Judgments affirmed as to all three defendants.
PEARSON, J., and RUMMEL, J. Pro Tem., concur.
Petition for rehearing denied May 12, 1975.
Review granted by Supreme Court July 29, 1975.
NOTES
[1] JCrR 2.03(a)(1) provides:
"Any person arrested for any offense, including capital cases and other felonies and not released shall be taken without unnecessary delay before a judge. The term `without unnecessary delay' means as soon as practically possible. In any event, delay beyond the close of business of the judicial day next following the day of arrest shall be deemed unnecessary. The court may, for good cause shown and recited in the order, enlarge the time prior to preliminary appearance."
CrR 3.3 (c) provides:
"Criminal trials shall take precedence over civil. A defendant unable to obtain pretrial release shall have priority and the charge shall be brought to trial within 60 days following the preliminary appearance."

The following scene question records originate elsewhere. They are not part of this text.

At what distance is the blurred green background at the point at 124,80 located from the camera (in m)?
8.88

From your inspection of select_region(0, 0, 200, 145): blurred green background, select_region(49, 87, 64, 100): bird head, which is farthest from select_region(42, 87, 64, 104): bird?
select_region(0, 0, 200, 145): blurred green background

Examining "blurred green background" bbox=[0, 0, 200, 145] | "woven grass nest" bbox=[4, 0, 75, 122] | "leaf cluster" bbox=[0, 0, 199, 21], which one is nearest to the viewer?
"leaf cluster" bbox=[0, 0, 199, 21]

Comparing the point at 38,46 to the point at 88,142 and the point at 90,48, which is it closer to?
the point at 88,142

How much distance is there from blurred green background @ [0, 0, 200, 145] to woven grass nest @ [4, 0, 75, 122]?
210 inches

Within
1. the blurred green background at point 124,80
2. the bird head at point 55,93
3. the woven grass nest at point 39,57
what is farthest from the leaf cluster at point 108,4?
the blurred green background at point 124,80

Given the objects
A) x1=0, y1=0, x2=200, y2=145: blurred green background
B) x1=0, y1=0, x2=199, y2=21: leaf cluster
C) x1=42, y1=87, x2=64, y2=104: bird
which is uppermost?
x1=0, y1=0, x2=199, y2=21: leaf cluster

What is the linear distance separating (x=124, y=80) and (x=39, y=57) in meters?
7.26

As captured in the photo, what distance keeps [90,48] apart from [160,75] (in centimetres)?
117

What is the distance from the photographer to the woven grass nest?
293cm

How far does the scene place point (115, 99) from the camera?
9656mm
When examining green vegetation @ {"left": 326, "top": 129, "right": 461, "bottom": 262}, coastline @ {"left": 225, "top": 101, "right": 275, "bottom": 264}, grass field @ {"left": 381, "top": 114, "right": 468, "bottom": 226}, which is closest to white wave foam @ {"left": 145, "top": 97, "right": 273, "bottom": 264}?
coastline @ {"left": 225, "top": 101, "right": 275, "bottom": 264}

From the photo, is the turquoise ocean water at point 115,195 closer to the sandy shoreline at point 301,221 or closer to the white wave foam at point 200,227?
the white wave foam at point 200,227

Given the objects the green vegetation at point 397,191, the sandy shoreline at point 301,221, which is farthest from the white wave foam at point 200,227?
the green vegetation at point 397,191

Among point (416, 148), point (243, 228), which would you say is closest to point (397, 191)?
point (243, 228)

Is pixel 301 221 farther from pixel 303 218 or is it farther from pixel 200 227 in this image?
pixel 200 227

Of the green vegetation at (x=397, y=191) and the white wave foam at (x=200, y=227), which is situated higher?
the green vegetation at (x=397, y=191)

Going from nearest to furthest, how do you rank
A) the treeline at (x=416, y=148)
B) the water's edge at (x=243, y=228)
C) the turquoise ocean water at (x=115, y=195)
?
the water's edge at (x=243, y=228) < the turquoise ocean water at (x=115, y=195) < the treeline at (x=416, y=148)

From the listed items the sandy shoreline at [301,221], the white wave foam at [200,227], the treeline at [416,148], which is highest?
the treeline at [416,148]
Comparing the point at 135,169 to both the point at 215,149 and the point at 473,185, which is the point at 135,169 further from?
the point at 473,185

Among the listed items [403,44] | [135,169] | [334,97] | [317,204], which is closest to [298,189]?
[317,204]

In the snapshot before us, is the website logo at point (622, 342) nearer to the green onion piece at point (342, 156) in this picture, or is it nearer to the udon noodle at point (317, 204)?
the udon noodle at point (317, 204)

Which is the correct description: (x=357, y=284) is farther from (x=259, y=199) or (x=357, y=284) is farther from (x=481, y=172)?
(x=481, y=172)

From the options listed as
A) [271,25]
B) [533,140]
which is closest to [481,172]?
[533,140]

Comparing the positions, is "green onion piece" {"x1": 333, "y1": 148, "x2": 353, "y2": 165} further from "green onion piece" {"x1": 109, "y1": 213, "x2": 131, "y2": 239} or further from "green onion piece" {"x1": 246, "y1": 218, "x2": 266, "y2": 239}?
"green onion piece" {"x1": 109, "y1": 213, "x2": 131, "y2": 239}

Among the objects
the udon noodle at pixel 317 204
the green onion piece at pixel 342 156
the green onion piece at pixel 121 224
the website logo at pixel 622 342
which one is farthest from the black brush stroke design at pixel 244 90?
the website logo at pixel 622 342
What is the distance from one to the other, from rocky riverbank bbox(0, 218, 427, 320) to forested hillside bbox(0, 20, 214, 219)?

[2] On May 15, 1974, the defendants moved to dismiss the charges prior to commencement of trial. The clerk's minutes indicate the motion was denied after the court declared "that based upon the setting by Court's administration, the Court has continued the case for one day to assure due administration of justice and that the prosecution is not prejudiced towards the Defendants." Presumably, this was an attempt by the court to assert authority nunc pro tunc granted in CrR 3.3(e). We do not rule upon that purported exercise of discretion.
[3] CrR 3.3(f) provides:
"A criminal charge not brought to trial as required by this rule shall be dismissed with prejudice."
[4] The prosecution's present contention appears to be at variance with a pretrial position. On April 17, 1974, the prosecutor filed a notice of jury trial setting, upon which the notation appears "Sixty-day rule applies from March 15, 1974."